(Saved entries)
%%
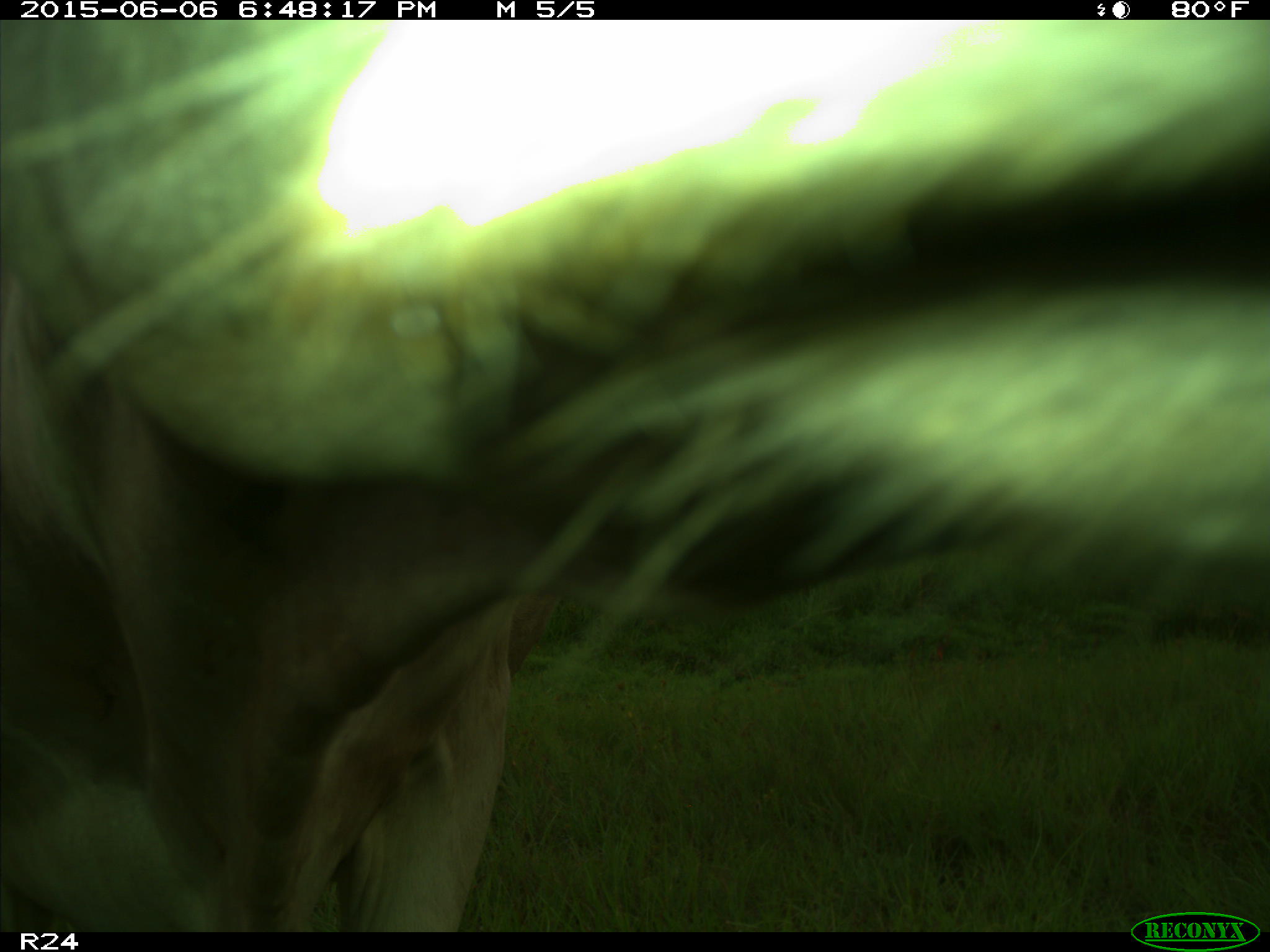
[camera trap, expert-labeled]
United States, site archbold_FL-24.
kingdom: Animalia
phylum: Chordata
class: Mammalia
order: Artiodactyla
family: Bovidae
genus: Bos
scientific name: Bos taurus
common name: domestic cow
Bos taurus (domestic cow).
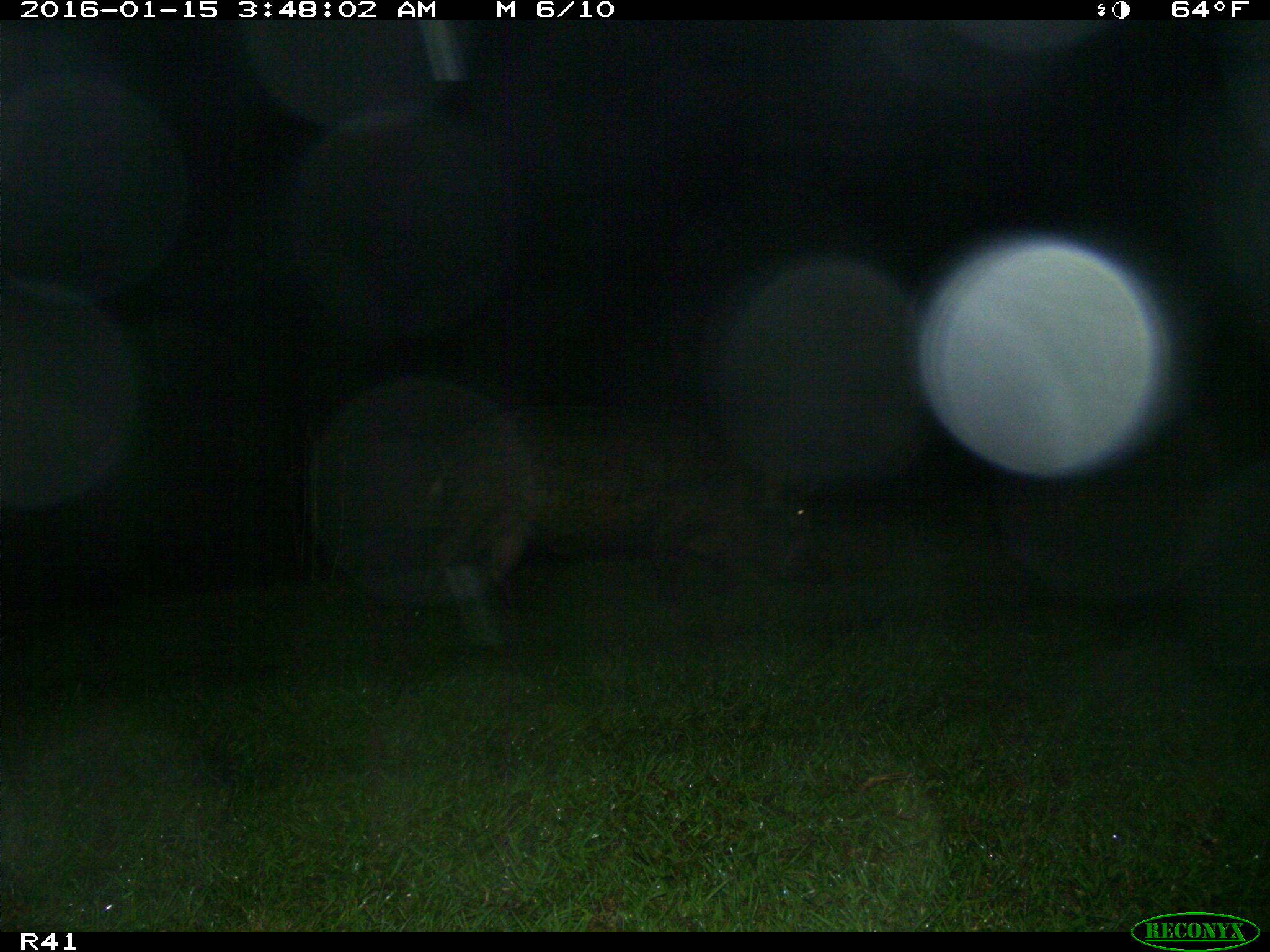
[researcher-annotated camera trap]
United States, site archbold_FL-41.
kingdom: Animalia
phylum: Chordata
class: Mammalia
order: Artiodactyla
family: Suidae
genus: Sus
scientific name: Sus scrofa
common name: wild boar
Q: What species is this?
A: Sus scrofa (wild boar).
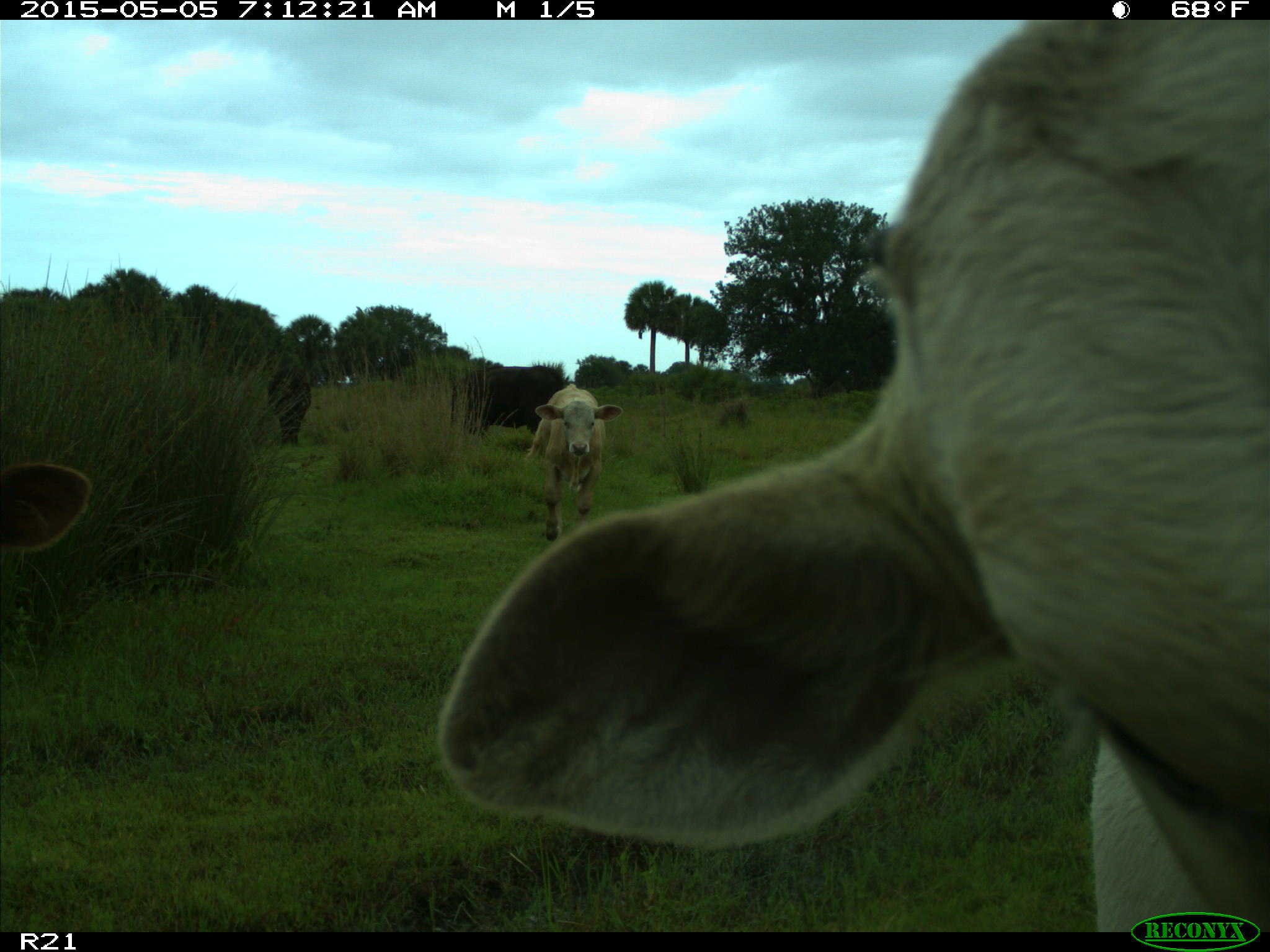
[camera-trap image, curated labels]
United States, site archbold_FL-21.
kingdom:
%%
%%
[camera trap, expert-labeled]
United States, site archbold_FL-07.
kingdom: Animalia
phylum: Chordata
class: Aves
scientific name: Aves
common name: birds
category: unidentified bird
%%
Give back exactly, and solely, the section of the data above bounded by the line containing "family: Bovidae" and the line containing "A: Sus scrofa (wild boar).", both bounding lines included and pictures omitted.

family: Bovidae
genus: Bos
scientific name: Bos taurus
common name: domestic cow
Bos taurus (domestic cow).
[researcher-annotated camera trap]
United States, site archbold_FL-41.
kingdom: Animalia
phylum: Chordata
class: Mammalia
order: Artiodactyla
family: Suidae
genus: Sus
scientific name: Sus scrofa
common name: wild boar
Q: What species is this?
A: Sus scrofa (wild boar).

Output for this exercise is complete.